Now that we’ve gone through types of socks and the lengths they come in, let’s get to the style part. It can be difficult to keep track of shifting fashion standards. Trends come and go, but you know what stays? Socks. Thankfully, sock faux pas are pretty set in stone, so this will be easy to remember. 

  1. Socks with sandals: You’ve probably seen this one a lot. Maybe out on grocery runs, on campus or maybe you're the one sporting this deplorable duo. Sandals are meant to be worn with bare feet and without any types of socks.
  2. Rolling or folding: For the people out there who roll and fold their socks down while wearing them, please stop. The best solution to this problem is to just keep them pulled up. It’s the way they were intended to be worn, so keep them that way.
  3. Socks with shorts: Keep your shorts short and your socks even shorter when pairing the two together.
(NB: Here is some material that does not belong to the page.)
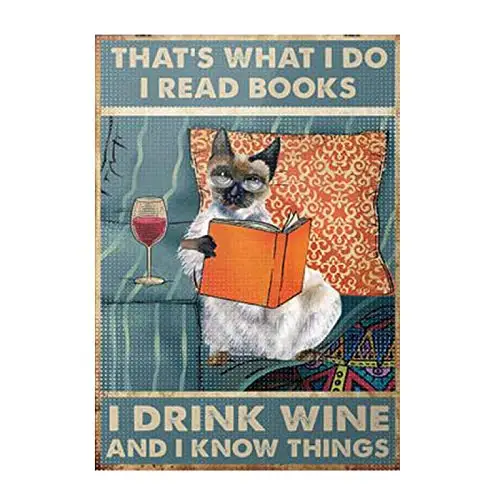 

Siamese Cat That's What I Do I Read Books I Drink Wine and I Know Things Retro Metal Tin Sign Vintage Aluminum Sign for Home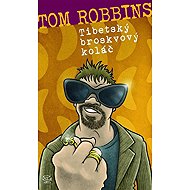 Tibetan peach pie - Tom Robbins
A large and visible sock line is not a good look, so choose no show socks or ankle socks if you need to.
  4. Wearing *any* types of socks with dress shoes: Dress socks and dress shoes belong together. End of story.

Treat your socks like the accessory that they are. Just like you would with a nice belt or jewelry, use them to complete your outfit. Now that you know all the types of socks, choose the right pairs to make the most of your day.